◆ WHAT YOU NEED TO DO
In the records below, find every line that contains "zajęcia" and list it.

(Source records)

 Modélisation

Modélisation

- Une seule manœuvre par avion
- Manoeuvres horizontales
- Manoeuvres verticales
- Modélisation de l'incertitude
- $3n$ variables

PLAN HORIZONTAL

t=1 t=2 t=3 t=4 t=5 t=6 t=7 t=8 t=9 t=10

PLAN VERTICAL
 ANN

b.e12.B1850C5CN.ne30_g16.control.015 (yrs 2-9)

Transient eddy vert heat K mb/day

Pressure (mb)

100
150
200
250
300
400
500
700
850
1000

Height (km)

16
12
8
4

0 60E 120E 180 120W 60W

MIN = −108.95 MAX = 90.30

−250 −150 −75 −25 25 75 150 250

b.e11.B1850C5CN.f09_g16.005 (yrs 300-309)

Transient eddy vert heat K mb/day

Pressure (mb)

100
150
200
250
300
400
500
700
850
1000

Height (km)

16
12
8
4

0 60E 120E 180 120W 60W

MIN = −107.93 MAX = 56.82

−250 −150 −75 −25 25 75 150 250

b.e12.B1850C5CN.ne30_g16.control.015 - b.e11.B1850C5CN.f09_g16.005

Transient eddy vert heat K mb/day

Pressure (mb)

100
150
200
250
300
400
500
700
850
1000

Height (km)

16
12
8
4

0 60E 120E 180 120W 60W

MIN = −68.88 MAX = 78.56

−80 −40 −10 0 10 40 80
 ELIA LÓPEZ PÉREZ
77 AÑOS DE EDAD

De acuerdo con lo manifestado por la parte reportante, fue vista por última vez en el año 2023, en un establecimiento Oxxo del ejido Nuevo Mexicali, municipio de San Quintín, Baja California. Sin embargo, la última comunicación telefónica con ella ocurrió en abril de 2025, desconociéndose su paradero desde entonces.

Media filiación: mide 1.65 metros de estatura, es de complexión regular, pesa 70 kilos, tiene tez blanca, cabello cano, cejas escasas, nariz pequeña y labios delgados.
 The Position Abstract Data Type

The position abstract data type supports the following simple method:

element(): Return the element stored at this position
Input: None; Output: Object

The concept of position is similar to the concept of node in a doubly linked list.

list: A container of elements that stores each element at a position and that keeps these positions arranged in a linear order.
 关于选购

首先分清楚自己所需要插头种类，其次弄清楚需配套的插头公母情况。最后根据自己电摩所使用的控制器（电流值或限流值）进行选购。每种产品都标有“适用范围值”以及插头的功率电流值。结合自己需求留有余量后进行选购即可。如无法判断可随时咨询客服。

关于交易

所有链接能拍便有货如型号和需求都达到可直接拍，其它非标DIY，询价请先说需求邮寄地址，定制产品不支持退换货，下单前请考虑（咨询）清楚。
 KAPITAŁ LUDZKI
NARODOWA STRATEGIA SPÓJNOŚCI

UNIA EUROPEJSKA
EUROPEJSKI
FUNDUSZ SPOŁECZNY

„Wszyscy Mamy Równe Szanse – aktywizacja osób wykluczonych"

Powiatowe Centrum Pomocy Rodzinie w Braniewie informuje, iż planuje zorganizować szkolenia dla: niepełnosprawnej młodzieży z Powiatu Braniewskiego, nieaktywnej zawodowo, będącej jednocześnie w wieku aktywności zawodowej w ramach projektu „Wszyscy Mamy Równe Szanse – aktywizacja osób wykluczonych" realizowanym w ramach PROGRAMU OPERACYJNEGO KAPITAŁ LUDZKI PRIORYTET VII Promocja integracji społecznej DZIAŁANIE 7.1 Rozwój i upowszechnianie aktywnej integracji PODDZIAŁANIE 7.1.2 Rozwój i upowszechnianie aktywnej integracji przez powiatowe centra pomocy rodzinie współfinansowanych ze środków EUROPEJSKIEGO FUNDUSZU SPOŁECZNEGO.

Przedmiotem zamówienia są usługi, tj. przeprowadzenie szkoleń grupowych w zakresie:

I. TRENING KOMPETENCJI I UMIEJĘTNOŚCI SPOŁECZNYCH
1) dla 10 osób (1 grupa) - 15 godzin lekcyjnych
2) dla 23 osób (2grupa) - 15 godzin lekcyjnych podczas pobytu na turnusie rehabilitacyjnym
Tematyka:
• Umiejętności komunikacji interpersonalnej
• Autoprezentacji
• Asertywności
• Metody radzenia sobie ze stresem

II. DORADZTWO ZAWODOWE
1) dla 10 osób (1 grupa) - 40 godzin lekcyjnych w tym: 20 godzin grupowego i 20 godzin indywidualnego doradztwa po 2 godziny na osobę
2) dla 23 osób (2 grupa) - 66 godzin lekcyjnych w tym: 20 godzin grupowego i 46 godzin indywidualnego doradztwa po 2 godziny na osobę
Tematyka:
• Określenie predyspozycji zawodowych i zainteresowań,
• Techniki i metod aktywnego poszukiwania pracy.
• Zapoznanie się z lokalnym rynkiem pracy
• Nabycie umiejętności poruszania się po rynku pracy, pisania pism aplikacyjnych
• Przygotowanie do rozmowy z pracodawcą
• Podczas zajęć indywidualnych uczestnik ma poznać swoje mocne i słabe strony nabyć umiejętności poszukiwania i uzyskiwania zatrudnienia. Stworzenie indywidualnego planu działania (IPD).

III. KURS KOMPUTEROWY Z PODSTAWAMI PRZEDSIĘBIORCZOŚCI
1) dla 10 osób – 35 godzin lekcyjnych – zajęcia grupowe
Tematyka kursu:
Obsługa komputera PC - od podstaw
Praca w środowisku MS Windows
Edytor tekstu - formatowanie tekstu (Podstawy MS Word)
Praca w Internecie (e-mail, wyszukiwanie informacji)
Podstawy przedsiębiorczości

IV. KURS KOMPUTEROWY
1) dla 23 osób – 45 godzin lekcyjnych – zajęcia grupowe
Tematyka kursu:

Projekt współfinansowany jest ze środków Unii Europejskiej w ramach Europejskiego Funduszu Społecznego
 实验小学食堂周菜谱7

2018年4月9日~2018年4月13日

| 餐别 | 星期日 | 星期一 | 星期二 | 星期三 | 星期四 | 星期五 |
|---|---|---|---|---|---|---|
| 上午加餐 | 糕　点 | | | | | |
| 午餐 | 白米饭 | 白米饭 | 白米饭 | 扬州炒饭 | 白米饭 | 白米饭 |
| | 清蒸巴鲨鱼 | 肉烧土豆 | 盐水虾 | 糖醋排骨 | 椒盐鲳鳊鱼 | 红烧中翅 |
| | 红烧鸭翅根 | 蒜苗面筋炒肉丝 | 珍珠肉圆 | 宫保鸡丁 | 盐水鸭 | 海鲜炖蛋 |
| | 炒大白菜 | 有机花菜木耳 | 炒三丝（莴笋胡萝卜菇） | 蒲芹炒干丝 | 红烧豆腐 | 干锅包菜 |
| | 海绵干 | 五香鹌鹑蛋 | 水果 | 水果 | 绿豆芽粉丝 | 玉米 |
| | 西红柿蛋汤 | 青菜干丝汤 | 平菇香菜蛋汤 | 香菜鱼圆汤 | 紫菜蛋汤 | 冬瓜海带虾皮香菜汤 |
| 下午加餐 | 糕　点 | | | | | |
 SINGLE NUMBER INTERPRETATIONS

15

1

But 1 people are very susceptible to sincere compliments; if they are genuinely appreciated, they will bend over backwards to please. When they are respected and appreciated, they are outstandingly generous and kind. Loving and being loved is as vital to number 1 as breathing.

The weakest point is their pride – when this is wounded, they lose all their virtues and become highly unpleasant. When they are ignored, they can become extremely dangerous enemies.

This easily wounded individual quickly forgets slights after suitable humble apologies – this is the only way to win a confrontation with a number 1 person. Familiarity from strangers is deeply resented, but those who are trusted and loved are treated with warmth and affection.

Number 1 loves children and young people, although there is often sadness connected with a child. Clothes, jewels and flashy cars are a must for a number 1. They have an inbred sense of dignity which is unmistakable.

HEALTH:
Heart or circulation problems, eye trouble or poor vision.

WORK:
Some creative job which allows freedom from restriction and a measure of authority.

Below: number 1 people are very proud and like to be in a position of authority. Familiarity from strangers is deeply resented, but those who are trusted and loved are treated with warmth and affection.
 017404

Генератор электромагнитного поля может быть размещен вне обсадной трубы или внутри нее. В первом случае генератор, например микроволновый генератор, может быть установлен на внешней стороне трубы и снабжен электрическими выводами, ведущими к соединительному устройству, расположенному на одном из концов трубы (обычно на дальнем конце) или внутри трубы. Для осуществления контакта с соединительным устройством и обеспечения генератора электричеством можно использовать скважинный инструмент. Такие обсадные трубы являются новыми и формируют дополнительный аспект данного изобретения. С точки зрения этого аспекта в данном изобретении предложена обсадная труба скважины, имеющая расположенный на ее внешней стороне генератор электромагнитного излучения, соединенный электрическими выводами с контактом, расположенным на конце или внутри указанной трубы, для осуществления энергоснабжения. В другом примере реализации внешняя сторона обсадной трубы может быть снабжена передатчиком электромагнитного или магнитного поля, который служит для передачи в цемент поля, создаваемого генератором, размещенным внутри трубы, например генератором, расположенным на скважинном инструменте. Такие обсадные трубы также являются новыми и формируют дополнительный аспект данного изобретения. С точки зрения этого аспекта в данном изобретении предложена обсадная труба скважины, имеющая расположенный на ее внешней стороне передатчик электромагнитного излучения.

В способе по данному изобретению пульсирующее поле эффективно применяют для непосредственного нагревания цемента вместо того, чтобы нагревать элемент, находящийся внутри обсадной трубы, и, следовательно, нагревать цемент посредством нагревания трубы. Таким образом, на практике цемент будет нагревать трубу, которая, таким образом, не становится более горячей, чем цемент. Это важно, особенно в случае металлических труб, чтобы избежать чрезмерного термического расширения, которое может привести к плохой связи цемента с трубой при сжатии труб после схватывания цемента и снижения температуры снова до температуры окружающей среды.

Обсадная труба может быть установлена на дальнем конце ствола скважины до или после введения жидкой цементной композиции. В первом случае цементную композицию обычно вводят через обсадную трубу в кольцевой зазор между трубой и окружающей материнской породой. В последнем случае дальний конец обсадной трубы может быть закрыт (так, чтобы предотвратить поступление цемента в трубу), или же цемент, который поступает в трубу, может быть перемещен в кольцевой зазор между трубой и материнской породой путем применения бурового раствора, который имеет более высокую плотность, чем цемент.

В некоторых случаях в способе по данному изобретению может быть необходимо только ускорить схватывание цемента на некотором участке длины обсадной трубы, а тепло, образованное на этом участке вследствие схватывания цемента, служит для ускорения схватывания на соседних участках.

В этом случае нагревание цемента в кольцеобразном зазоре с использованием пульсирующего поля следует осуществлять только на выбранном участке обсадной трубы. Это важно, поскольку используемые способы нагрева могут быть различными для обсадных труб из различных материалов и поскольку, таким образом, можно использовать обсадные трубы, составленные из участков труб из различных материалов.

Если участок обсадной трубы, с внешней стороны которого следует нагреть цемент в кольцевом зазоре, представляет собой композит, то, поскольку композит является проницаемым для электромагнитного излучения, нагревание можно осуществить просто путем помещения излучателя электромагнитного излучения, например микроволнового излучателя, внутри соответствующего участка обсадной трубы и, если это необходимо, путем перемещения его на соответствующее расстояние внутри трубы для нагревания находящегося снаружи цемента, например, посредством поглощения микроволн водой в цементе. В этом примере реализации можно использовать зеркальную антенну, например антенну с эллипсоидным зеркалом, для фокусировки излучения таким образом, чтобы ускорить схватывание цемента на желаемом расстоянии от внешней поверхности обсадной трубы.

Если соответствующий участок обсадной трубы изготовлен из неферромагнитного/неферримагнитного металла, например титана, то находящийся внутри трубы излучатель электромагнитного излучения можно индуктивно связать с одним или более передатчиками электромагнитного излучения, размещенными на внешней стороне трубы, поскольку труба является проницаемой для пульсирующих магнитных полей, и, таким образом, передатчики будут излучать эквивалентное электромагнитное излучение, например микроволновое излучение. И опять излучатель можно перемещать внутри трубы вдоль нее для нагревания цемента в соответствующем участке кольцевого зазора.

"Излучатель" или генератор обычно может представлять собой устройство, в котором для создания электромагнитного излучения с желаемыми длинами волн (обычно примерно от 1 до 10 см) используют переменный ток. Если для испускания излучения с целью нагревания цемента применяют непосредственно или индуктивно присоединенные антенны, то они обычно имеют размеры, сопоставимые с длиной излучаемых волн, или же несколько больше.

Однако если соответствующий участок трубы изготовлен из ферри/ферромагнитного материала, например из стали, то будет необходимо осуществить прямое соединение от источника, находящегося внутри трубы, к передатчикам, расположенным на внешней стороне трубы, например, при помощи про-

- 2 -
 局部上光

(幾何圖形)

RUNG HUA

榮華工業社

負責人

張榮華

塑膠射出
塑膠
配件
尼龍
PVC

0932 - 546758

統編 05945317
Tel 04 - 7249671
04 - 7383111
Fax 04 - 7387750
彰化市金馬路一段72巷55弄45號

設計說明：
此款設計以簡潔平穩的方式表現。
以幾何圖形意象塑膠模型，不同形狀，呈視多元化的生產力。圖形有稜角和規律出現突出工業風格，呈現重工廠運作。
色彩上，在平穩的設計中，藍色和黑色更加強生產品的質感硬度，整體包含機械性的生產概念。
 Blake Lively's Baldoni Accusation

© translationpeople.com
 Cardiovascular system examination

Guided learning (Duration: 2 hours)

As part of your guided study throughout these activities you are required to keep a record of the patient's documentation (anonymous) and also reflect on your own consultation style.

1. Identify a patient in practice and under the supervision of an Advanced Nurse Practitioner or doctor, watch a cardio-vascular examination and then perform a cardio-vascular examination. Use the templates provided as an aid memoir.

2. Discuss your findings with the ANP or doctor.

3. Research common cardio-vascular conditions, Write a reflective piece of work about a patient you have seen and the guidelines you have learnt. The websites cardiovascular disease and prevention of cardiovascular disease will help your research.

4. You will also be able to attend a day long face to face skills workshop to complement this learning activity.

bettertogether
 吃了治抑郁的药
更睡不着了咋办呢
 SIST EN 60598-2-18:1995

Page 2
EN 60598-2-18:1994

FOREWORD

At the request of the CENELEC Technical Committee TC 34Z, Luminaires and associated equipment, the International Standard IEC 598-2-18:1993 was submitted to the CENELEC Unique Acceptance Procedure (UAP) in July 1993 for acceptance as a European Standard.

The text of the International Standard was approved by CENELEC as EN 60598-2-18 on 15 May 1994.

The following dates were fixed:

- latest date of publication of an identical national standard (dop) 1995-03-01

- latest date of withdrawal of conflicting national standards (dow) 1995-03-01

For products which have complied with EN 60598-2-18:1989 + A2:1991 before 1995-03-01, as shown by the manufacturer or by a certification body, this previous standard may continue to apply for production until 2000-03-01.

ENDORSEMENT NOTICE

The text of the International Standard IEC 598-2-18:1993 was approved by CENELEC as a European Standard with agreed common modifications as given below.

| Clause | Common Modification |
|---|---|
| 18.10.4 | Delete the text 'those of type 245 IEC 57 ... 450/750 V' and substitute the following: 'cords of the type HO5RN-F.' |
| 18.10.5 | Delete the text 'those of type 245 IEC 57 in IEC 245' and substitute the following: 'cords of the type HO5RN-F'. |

◆ ANSWER BOX
1) dla 10 osób – 35 godzin lekcyjnych – zajęcia grupowe
1) dla 23 osób – 45 godzin lekcyjnych – zajęcia grupowe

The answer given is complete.